By Timothy Gardner and David Shepardson
WASHINGTON (Reuters) -The U.S. Treasury Department said on Wednesday it is seeking public input on how to implement $270 billion in new federal tax breaks for electric vehicles, clean manufacturing, and energy efficiency.
The Inflation Reduction Act signed into law by President Joe Biden in August contained incentives designed to help meet his administration’s goals of halving U.S. carbon emissions by 2030 and getting to net-zero emissions by 2050.
“We have to get implementation right. That means we have to listen, engage, and move quickly to translate policy into action,” John Podesta, who was chosen by Biden to lead the implementation of the energy and climate parts of the law, told reporters.
Podesta said the administration is seeking to clarify questions on the credits, such as how easily consumers can get new $4,000 incentives if they buy used electric vehicles.
The law immediately made about 70% of EVs ineligible for tax credits.

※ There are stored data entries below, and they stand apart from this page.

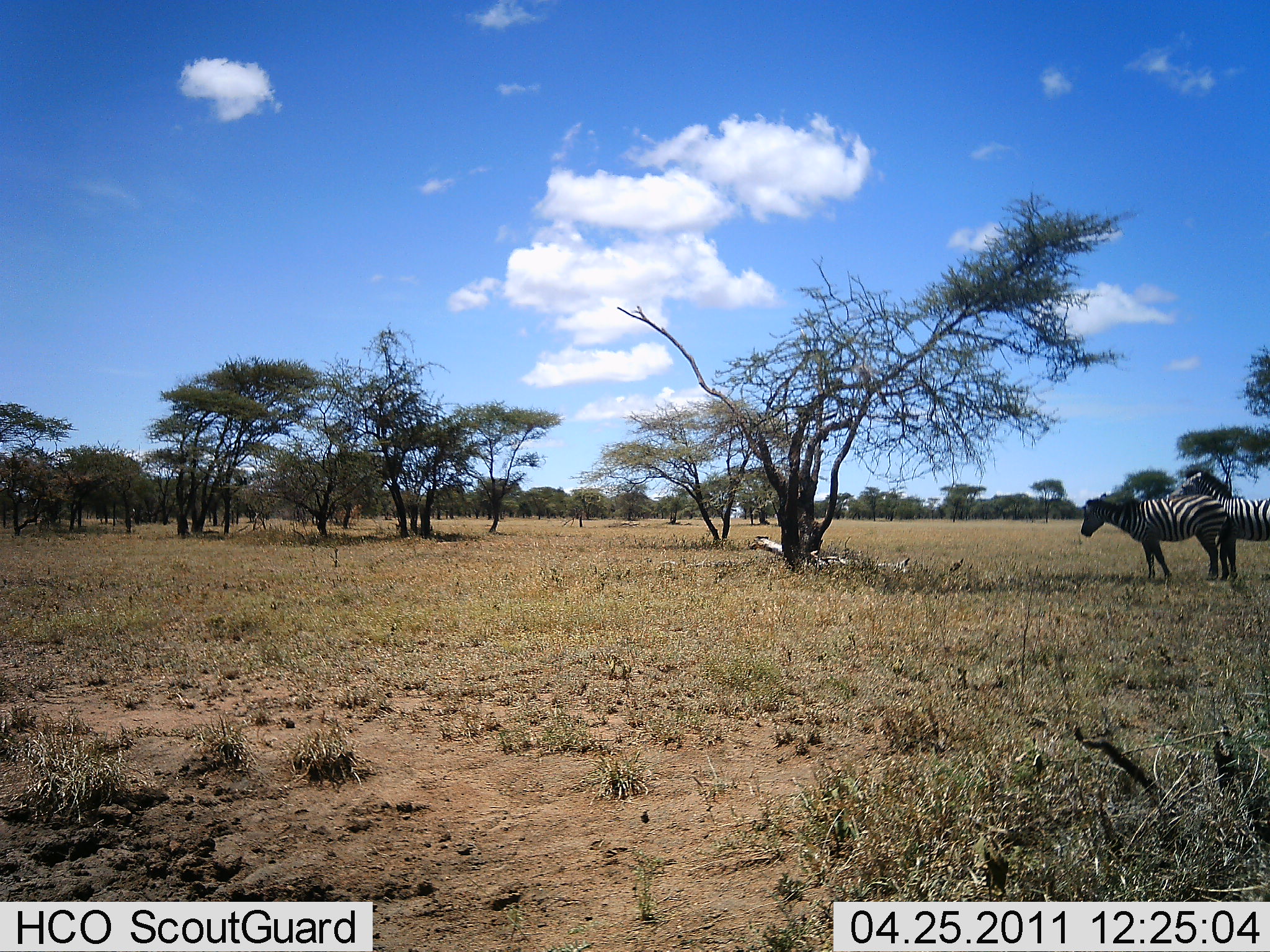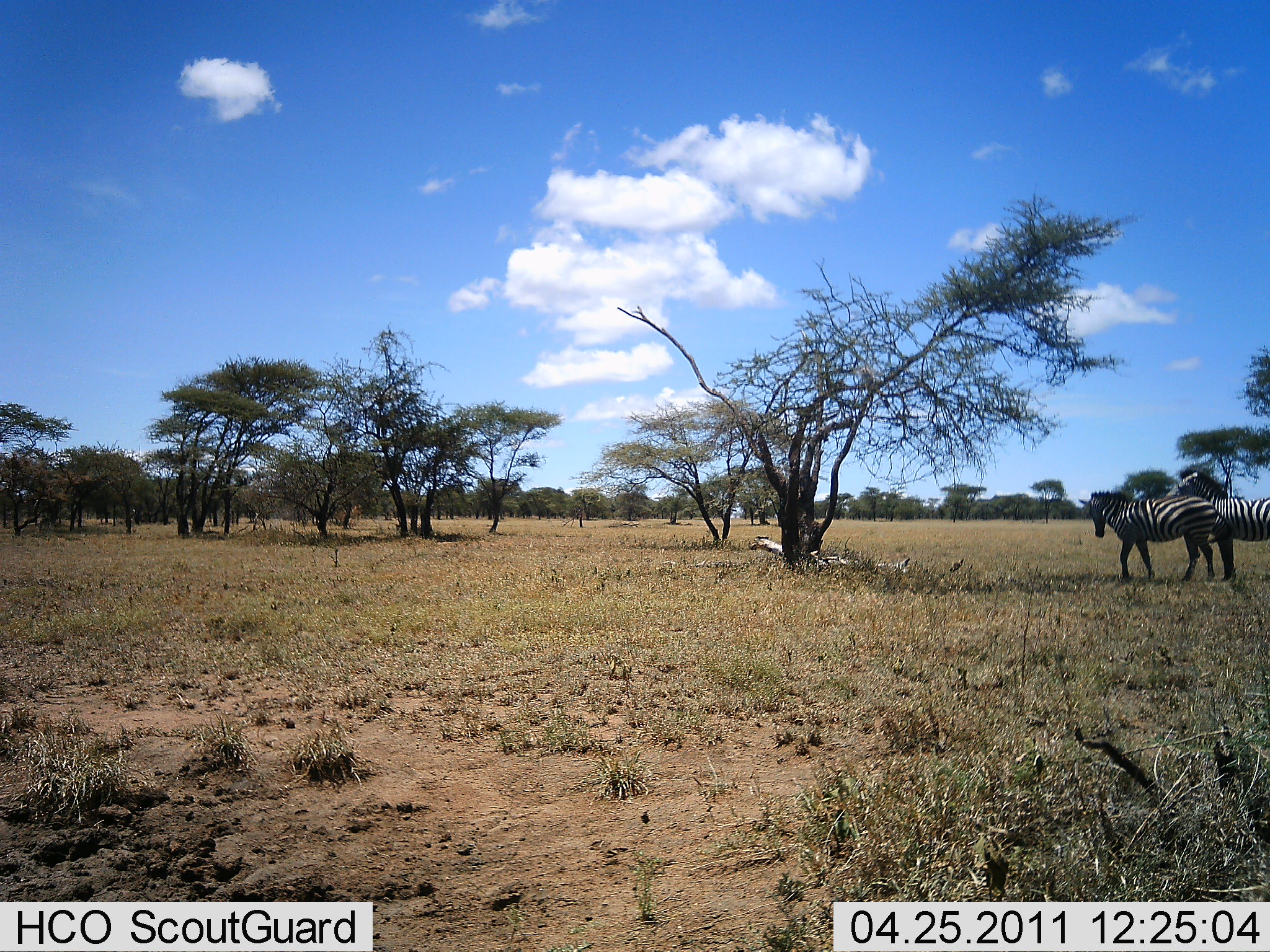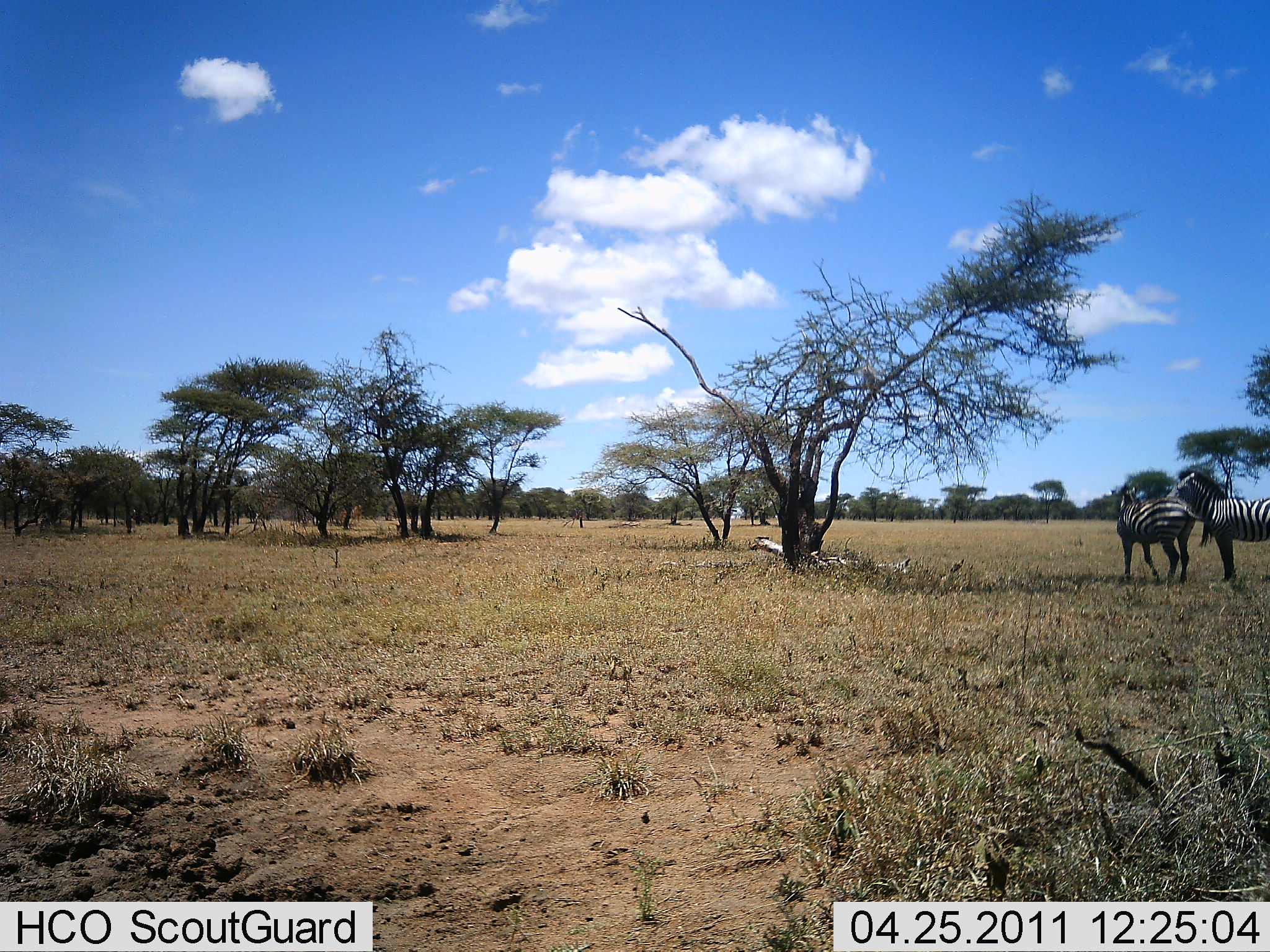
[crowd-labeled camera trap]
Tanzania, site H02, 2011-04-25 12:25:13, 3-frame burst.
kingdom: Animalia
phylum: Chordata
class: Mammalia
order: Perissodactyla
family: Equidae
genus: Equus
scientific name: Equus quagga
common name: plains zebra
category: zebra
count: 2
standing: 50%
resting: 0%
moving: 40%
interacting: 30%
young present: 0%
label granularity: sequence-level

Automakers say provisions taking effect in January will make most other EVs ineligible.
U.S. Senator Debbie Stabenow told Reuters in a recent interview that she had pushed to ensure the maximum number of EVs qualify for tax credits when she spoke recently to Treasury Secretary Janet Yellen.

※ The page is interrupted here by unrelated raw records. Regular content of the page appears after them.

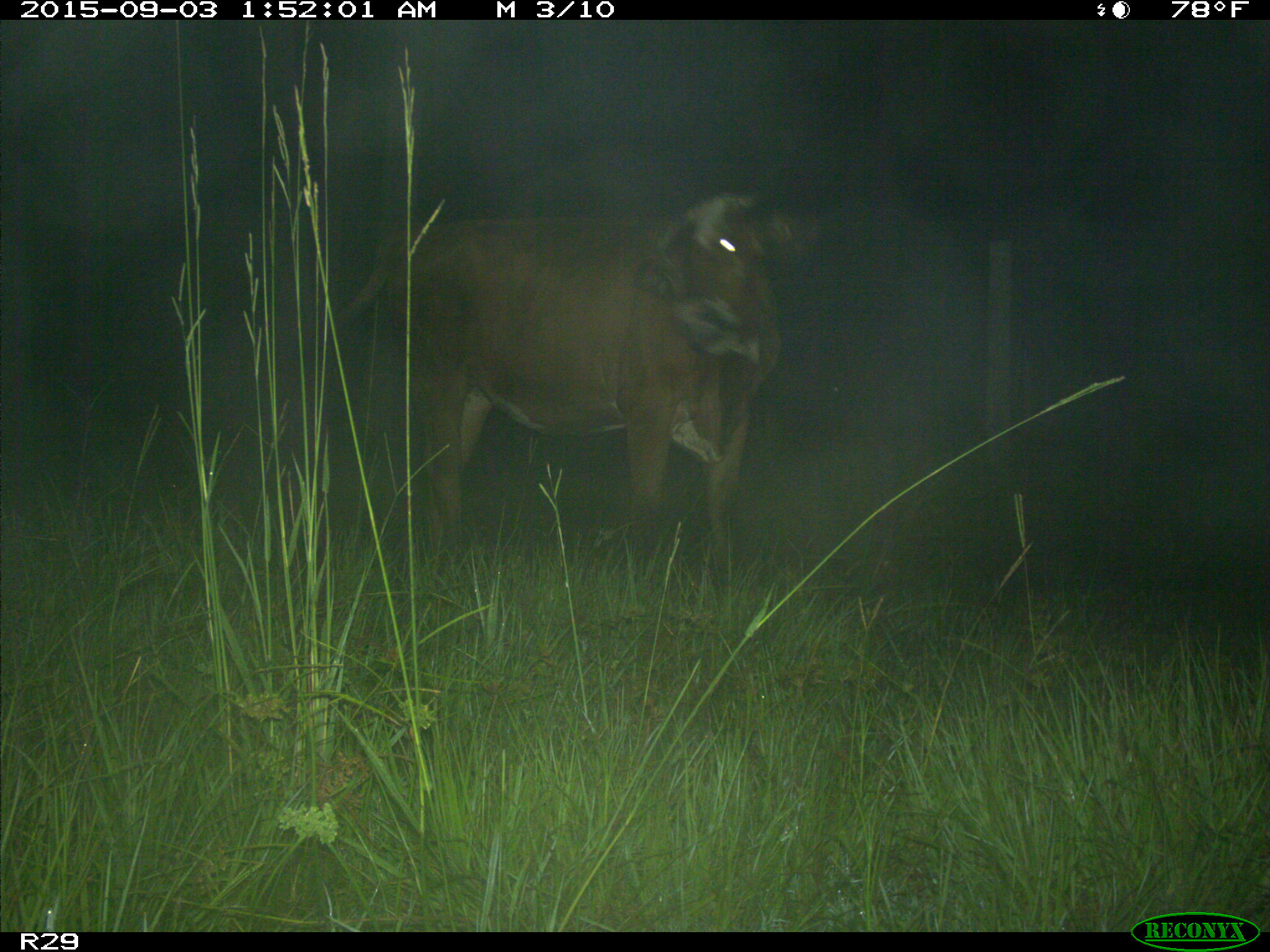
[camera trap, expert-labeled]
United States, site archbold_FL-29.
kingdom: Animalia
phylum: Chordata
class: Mammalia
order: Artiodactyla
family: Bovidae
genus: Bos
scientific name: Bos taurus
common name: domestic cow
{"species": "Bos taurus (domestic cow)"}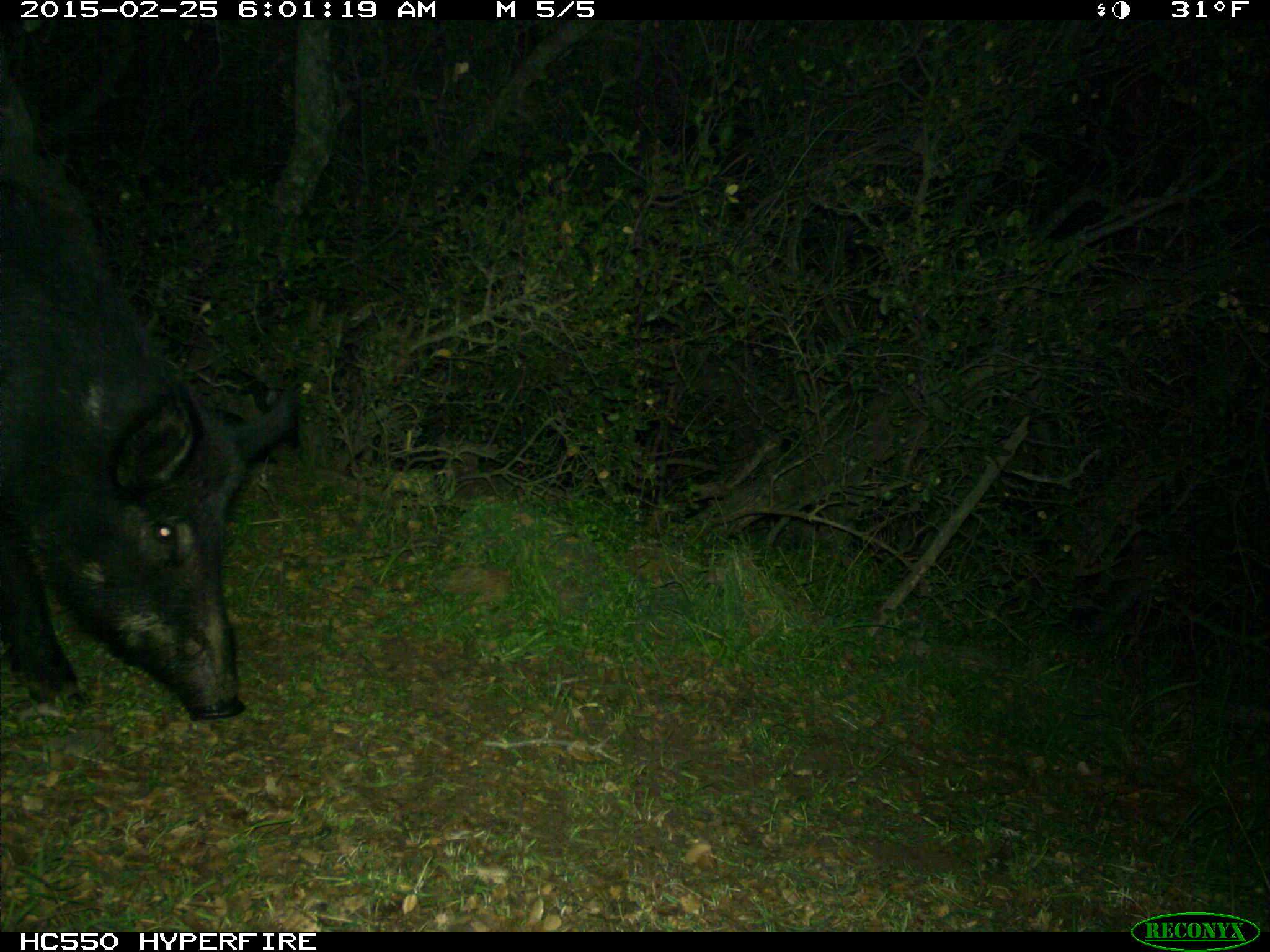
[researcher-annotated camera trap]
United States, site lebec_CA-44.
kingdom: Animalia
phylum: Chordata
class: Mammalia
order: Artiodactyla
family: Suidae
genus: Sus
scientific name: Sus scrofa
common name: wild boar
Sus scrofa (wild boar).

“There is limited flexibility, but there is some,” said Stabenow, who represents Michigan, a state that is home to America’s biggest automakers. “Details on definitions matter … It’s various things like, ‘What is a mineral?'”
The Treasury Department and Internal Revenue Service issued six notices on CleanEnergy.gov requesting input on topics such as tax credits for wind, solar and nuclear power, incentives for energy-efficient homes and clean vehicle credits.
Wally Adeyemo, the deputy Treasury secretary, said the department will work with the IRS to administer guardrails to ensure the benefits are delivered as Congress intended.
“We’re committed to ensuring that as many eligible taxpayers as possible get credits provided by law while carefully protecting against fraud and abuse,” Adeyemo told reporters.
The new law also provided $80 billion to the IRS, much of which will be used to hire replacements for retiring employees and to increase the revenue bureau’s staff, which has fallen over several decades. “The first area of focus is going to be on these climate provisions,” Adeyemo said.
The law’s requirement that EVs be assembled domestically to qualify for credits has raised questions about which vehicles are eligible – and sparked furious objections from South Korea and others. Treasury says input is needed about what constitutes “final assembly” in North America.
Ultimately, the way the law will be implemented is going to “require that investments be made that will not only be helpful to the electric vehicle industry here in the United States, but globally,” Adeyemo said.
In 2024, rules take effect making EVs ineligible for incentives if they have content from a “foreign entity of concern,” a provision aimed at barring Chinese content. Treasury asked if it must clarify the definition of a foreign entity of concern.